Set down, exactly, every line from the top of the listing through the one holding "genus: Nasua".

The data —
···
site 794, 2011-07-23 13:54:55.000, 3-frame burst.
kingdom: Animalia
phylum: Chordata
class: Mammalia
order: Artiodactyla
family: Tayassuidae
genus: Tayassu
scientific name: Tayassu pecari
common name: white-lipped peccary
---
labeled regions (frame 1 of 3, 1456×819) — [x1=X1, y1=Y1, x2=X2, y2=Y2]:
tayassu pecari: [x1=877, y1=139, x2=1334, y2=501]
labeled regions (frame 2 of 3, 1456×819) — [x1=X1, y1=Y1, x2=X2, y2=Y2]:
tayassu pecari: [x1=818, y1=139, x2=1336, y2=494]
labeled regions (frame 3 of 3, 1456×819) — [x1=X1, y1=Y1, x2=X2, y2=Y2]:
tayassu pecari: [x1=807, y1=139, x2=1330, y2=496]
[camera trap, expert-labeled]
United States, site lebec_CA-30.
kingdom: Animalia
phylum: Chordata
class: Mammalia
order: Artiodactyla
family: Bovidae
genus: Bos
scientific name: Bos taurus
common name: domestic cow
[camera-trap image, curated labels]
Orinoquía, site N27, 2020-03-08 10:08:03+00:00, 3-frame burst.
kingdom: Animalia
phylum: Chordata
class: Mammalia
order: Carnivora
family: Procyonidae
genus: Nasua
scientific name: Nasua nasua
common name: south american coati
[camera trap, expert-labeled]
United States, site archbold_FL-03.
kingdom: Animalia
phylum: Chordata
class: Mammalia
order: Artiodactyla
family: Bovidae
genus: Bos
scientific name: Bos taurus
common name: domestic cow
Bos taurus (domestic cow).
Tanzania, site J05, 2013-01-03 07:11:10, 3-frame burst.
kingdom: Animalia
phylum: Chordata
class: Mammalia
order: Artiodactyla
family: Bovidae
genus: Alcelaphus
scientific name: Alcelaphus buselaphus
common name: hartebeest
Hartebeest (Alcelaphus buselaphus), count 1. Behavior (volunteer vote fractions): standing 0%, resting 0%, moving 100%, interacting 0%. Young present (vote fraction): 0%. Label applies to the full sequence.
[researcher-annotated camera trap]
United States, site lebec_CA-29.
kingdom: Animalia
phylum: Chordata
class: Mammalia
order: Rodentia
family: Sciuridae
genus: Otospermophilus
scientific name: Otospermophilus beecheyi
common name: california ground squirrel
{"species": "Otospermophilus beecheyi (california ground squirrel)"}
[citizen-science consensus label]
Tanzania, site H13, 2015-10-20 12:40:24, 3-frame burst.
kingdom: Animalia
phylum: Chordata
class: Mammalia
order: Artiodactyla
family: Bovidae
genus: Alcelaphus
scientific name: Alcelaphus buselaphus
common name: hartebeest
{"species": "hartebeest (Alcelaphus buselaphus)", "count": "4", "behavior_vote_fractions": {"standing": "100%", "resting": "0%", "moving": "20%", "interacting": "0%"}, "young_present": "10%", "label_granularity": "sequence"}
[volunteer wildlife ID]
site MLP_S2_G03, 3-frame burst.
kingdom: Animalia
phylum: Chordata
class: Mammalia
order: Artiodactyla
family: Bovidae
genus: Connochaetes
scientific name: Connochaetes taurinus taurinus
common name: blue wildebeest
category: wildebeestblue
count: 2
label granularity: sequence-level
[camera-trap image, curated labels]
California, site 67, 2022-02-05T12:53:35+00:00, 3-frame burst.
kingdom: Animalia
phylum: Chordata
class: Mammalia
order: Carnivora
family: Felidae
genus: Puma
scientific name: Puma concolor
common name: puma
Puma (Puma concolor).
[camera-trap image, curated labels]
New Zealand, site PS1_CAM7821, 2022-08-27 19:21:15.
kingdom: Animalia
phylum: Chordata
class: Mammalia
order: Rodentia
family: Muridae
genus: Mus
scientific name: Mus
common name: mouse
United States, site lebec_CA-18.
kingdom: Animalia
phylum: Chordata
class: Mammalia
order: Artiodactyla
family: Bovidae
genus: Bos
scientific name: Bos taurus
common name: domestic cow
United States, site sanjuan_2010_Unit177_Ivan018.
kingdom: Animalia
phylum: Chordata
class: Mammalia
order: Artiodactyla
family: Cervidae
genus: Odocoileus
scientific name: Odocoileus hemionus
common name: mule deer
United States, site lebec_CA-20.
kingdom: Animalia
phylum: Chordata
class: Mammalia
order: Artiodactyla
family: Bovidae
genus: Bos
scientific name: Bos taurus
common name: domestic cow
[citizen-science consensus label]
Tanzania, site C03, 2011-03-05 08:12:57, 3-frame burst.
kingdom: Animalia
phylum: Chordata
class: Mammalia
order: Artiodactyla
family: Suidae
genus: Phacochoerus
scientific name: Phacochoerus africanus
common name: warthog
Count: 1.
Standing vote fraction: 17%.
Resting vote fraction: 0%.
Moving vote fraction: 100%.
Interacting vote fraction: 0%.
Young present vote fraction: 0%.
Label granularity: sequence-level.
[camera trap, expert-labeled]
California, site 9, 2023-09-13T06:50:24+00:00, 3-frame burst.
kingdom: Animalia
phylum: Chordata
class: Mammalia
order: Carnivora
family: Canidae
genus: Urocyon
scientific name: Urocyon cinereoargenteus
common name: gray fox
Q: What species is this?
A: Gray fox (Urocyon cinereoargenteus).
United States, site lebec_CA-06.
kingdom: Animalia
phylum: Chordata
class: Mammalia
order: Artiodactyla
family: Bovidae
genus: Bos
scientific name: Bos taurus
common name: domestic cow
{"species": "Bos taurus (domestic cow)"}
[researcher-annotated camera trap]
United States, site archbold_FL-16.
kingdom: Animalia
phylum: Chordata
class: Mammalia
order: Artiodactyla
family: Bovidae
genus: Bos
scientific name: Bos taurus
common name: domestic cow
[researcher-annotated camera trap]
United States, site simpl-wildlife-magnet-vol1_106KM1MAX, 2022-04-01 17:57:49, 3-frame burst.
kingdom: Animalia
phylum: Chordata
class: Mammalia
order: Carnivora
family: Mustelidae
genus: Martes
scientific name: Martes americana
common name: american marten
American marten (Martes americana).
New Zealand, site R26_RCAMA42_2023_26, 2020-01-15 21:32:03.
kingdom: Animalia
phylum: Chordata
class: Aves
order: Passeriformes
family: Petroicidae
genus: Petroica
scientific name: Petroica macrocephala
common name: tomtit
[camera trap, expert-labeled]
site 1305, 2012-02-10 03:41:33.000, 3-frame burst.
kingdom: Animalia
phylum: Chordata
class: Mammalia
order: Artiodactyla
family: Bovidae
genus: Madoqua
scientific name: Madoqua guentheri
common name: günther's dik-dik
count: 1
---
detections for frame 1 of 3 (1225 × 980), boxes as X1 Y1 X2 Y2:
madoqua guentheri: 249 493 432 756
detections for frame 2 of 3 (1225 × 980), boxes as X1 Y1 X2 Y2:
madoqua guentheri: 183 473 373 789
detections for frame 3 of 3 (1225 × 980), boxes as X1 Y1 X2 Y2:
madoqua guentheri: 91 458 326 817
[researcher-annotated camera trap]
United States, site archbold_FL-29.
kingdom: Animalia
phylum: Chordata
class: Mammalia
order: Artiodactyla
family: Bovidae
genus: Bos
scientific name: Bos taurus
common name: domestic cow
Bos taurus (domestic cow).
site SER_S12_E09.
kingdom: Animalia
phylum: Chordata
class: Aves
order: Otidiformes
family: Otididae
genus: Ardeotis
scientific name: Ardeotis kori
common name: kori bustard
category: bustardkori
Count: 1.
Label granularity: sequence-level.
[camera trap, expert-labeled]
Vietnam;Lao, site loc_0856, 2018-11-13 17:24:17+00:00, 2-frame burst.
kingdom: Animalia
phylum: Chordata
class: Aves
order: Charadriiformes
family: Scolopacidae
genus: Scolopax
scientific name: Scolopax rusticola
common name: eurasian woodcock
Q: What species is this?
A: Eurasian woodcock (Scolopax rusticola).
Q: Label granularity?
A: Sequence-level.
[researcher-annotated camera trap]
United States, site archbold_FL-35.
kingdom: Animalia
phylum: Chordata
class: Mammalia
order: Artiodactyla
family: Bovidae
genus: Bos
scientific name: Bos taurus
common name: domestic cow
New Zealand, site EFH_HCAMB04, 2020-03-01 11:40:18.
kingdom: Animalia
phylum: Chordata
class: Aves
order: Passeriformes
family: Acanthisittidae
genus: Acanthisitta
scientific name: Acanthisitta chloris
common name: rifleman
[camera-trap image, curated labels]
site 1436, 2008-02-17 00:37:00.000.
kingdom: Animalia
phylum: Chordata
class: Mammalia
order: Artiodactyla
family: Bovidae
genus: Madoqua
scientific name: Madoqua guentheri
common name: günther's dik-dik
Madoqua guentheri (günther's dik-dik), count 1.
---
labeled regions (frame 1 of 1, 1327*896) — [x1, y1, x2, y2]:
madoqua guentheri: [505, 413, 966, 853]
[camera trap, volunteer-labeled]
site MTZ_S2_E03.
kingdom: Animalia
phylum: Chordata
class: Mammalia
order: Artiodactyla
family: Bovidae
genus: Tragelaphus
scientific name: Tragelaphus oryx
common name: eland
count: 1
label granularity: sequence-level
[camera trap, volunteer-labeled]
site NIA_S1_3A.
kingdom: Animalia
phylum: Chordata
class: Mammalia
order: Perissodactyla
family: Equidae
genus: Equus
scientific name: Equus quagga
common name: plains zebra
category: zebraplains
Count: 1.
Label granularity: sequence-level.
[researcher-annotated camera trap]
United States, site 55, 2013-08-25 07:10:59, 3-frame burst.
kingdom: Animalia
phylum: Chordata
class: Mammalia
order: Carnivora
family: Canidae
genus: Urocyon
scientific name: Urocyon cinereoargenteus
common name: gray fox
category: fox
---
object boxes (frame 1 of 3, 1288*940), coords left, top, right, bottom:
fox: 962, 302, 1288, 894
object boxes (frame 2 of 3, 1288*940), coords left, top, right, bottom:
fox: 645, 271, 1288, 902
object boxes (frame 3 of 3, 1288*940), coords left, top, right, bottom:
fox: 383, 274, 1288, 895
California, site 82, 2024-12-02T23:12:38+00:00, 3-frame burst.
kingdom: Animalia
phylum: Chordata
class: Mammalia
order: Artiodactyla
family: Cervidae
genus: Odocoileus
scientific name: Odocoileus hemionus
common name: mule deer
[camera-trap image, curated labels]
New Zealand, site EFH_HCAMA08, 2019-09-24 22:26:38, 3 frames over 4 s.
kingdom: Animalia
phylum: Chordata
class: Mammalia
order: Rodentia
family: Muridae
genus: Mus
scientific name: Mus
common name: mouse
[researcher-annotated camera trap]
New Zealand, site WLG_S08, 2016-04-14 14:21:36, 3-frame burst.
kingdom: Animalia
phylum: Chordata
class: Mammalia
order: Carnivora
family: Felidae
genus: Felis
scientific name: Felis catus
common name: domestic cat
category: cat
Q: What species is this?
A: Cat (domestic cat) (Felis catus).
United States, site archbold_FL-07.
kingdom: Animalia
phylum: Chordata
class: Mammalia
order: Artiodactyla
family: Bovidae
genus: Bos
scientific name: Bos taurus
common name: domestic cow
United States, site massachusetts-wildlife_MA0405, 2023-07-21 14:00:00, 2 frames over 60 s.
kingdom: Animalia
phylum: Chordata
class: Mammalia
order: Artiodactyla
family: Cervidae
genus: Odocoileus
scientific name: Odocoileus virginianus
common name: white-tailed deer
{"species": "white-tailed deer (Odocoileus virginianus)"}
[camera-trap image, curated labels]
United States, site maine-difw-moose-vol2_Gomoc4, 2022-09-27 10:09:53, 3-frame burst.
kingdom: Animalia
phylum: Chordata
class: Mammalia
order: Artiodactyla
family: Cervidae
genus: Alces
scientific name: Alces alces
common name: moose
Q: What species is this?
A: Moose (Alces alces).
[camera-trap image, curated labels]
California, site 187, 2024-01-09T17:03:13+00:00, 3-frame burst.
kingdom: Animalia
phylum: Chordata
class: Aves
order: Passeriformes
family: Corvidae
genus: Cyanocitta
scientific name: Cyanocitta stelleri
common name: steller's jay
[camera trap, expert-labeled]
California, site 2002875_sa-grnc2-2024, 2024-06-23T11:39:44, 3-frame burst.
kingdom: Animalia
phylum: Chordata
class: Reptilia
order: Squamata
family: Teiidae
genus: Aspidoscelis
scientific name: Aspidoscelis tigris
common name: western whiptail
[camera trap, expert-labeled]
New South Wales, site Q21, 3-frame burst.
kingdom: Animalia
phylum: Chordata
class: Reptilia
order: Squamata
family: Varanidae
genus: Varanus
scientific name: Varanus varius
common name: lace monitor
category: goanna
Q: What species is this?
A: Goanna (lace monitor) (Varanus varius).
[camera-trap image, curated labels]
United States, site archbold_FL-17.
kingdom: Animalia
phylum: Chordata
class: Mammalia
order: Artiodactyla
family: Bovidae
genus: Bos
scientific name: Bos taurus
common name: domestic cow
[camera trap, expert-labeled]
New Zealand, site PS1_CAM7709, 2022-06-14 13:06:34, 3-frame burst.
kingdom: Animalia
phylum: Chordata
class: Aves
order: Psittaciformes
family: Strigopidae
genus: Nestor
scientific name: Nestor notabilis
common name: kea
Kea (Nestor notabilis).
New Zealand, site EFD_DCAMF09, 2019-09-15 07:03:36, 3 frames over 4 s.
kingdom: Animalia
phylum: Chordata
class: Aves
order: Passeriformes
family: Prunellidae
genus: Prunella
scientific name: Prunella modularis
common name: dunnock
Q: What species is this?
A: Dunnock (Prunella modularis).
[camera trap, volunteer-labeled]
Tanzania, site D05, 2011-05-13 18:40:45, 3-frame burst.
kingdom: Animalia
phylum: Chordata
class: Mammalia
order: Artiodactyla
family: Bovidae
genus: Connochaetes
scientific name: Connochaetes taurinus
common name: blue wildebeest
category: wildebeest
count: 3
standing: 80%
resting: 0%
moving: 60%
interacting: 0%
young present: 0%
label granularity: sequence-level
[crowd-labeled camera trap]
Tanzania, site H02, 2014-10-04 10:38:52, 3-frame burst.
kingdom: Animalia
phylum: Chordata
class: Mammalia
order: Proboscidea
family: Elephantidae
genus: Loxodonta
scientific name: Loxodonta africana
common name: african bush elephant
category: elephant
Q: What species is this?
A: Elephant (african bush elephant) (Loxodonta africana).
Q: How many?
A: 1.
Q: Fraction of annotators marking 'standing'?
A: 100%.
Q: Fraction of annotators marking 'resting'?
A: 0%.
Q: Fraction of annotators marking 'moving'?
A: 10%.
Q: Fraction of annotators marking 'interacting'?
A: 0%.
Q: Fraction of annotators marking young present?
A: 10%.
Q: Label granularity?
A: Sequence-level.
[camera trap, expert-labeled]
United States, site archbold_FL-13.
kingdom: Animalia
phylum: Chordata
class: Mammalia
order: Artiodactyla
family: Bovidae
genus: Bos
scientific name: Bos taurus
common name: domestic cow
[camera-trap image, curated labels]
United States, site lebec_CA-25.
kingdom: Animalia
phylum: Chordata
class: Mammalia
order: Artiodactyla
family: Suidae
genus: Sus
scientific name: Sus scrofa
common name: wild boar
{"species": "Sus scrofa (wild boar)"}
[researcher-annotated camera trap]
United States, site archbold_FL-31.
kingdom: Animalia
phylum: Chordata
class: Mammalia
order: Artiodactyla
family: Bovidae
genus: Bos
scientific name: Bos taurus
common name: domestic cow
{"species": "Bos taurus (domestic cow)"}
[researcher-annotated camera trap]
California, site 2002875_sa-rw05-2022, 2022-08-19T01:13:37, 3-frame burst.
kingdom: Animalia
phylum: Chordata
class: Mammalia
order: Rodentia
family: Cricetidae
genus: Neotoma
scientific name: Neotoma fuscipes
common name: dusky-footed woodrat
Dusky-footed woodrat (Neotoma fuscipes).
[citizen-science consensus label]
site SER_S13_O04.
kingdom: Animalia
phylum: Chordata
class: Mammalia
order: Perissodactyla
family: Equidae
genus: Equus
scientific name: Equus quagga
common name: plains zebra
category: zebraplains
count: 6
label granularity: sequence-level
···
Finished exercise —
site 794, 2011-07-23 13:54:55.000, 3-frame burst.
kingdom: Animalia
phylum: Chordata
class: Mammalia
order: Artiodactyla
family: Tayassuidae
genus: Tayassu
scientific name: Tayassu pecari
common name: white-lipped peccary
---
labeled regions (frame 1 of 3, 1456×819) — [x1=X1, y1=Y1, x2=X2, y2=Y2]:
tayassu pecari: [x1=877, y1=139, x2=1334, y2=501]
labeled regions (frame 2 of 3, 1456×819) — [x1=X1, y1=Y1, x2=X2, y2=Y2]:
tayassu pecari: [x1=818, y1=139, x2=1336, y2=494]
labeled regions (frame 3 of 3, 1456×819) — [x1=X1, y1=Y1, x2=X2, y2=Y2]:
tayassu pecari: [x1=807, y1=139, x2=1330, y2=496]
[camera trap, expert-labeled]
United States, site lebec_CA-30.
kingdom: Animalia
phylum: Chordata
class: Mammalia
order: Artiodactyla
family: Bovidae
genus: Bos
scientific name: Bos taurus
common name: domestic cow
[camera-trap image, curated labels]
Orinoquía, site N27, 2020-03-08 10:08:03+00:00, 3-frame burst.
kingdom: Animalia
phylum: Chordata
class: Mammalia
order: Carnivora
family: Procyonidae
genus: Nasua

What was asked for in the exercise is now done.